Among the policy responses that countries have introduced to mitigate the effects of brain drain, one of the most widespread is a preferential tax scheme for high-skilled expatriates who return to their origin country. Are tax incentives an effective policy to attract back individuals who migrated abroad? While the public finance literature has found that top earners are highly responsive to fiscal incentives, it is unclear whether tax discounts attract young college graduates, who are often at the beginning of their careers and not necessarily high earners. In the second chapter, co-authored with Jacopo Bassetto, we tackle this question by studying the effects of the Italian 2010 tax scheme, which drastically lowered income tax rates for expatriates who move back to Italy, conditionally on holding a college degree and to be born after January 1, 1969. Exploiting these two eligibility requirements in a difference-in-differences strategy, we find that return migration of eligible individuals increased substantially after the introduction of the scheme relative to non-eligible groups, while being on similar trends before 2010. We then replicate the analysis using social security data from Germany -- the main destination country of Italian emigrants -- which allow us to study the return-migration response of different subgroups of Italian expatriates to the tax scheme. Specifically, we find a large migration response throughout the wage distribution, suggesting that tax-schemes-induced mobility is a broader phenomenon than the relocation of top earners and results in a substantial reallocation of human capital across sending and receiving regions.

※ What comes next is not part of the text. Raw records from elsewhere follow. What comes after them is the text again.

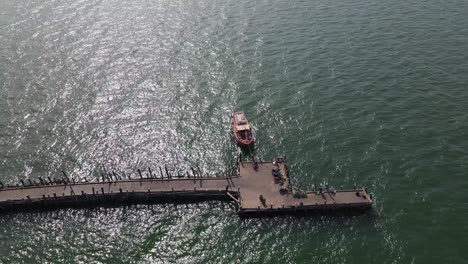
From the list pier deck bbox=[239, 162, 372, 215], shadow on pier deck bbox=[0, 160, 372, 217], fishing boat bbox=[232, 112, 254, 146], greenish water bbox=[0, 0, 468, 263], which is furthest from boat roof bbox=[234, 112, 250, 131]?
pier deck bbox=[239, 162, 372, 215]

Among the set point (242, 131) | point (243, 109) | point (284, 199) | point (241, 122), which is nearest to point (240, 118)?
point (241, 122)

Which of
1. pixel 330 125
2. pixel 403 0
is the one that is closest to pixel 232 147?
pixel 330 125

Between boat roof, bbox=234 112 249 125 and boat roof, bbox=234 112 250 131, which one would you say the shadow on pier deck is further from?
boat roof, bbox=234 112 249 125

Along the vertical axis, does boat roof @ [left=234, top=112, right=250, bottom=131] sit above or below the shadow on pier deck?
above

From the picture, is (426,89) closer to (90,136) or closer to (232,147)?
(232,147)

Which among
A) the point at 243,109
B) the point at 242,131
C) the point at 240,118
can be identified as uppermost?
the point at 240,118

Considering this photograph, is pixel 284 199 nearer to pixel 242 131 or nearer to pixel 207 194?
pixel 207 194
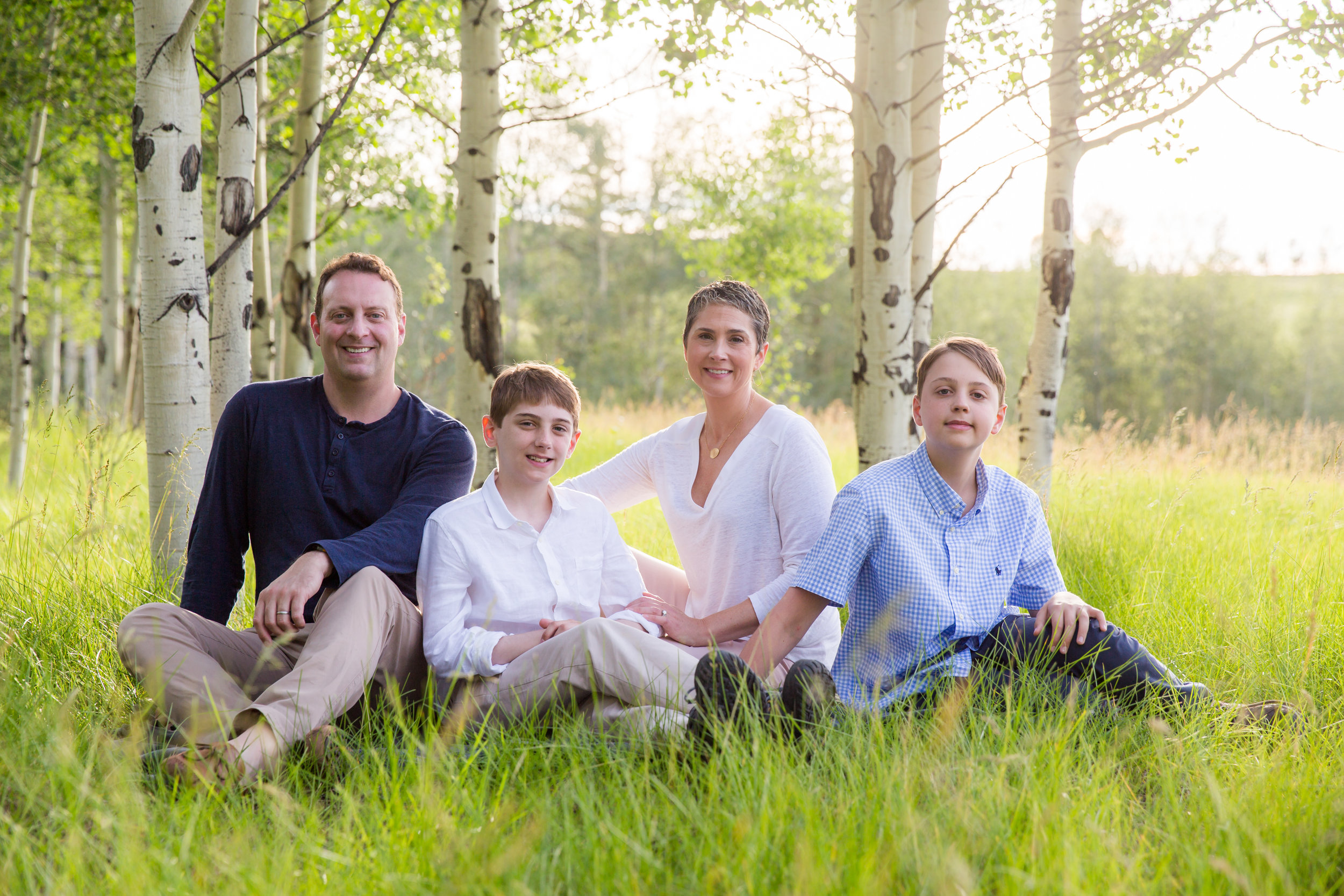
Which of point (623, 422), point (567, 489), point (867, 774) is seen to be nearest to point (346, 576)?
point (567, 489)

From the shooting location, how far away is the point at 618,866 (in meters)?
1.54

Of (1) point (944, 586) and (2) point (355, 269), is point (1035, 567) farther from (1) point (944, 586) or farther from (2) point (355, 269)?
(2) point (355, 269)

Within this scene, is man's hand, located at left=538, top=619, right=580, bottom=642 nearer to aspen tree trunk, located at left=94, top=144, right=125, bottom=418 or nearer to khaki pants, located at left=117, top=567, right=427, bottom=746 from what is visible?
khaki pants, located at left=117, top=567, right=427, bottom=746

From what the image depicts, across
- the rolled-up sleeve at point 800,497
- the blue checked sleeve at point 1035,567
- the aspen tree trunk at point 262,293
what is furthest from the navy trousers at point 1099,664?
the aspen tree trunk at point 262,293

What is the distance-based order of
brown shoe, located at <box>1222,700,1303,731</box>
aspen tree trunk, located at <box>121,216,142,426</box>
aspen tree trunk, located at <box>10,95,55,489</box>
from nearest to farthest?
brown shoe, located at <box>1222,700,1303,731</box>, aspen tree trunk, located at <box>10,95,55,489</box>, aspen tree trunk, located at <box>121,216,142,426</box>

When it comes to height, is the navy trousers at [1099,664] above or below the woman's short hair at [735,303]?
below

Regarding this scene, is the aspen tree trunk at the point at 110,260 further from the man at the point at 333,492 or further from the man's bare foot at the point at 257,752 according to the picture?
the man's bare foot at the point at 257,752

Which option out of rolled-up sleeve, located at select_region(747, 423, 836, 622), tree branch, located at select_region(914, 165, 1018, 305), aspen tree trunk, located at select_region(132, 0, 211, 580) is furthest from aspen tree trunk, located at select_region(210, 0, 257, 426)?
tree branch, located at select_region(914, 165, 1018, 305)

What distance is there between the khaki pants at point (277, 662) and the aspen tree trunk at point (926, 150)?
309cm

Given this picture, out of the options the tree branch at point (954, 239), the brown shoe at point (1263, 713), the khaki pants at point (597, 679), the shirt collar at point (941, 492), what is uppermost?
the tree branch at point (954, 239)

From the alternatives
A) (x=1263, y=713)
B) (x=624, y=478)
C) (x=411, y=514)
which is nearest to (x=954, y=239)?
(x=624, y=478)

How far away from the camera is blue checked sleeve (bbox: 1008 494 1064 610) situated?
273 centimetres

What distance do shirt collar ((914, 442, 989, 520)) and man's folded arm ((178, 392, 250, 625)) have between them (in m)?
2.22

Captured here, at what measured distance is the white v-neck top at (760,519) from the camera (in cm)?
281
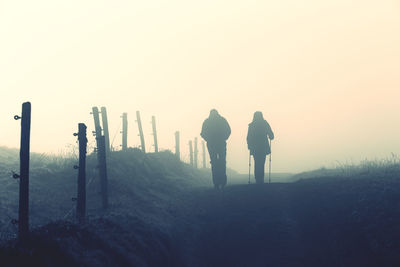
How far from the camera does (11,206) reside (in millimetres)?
14328

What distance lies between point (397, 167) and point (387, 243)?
728cm

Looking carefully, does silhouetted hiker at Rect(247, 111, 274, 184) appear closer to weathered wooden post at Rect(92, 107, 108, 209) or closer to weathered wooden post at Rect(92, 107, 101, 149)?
weathered wooden post at Rect(92, 107, 101, 149)

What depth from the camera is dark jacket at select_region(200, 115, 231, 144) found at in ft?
63.7

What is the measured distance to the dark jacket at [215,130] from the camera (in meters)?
19.4

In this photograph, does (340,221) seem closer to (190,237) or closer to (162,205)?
(190,237)

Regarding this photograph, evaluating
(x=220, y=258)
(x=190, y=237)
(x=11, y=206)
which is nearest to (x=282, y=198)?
(x=190, y=237)

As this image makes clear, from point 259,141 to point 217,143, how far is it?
1.96 m

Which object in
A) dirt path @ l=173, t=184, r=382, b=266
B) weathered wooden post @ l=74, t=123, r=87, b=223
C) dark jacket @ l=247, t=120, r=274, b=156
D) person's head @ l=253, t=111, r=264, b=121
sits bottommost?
dirt path @ l=173, t=184, r=382, b=266

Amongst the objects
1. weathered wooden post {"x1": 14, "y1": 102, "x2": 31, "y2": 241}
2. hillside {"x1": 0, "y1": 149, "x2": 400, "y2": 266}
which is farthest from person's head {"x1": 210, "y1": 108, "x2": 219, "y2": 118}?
weathered wooden post {"x1": 14, "y1": 102, "x2": 31, "y2": 241}

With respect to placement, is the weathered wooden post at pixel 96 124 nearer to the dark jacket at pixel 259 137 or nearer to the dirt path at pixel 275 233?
the dirt path at pixel 275 233

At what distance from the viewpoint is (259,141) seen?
2003cm

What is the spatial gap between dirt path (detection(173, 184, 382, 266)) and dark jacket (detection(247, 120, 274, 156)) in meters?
5.05

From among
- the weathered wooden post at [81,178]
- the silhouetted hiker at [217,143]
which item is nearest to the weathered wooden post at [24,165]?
the weathered wooden post at [81,178]

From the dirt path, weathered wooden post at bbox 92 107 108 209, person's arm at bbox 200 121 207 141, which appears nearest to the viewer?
the dirt path
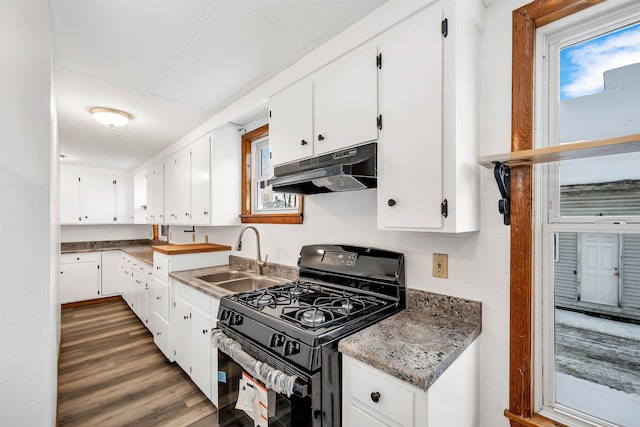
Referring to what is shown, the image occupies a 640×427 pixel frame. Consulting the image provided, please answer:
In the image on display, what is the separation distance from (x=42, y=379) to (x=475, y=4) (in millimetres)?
2506

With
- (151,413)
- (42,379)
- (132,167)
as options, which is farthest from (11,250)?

Last, the third chapter asks whether tax incentives also influence migration decisions within a country. In a context of fiscal decentralization, local income and property tax differentials between locations imply that individuals' tax liability can vary substantially across jurisdictions. By exploiting a series of reforms in the 2000s that increased local tax differentials in Italy, the main finding is that internal migration -- as measured by transfers of residence for fiscal purposes -- is influenced by both income and property tax differentials, with important implications for local economies.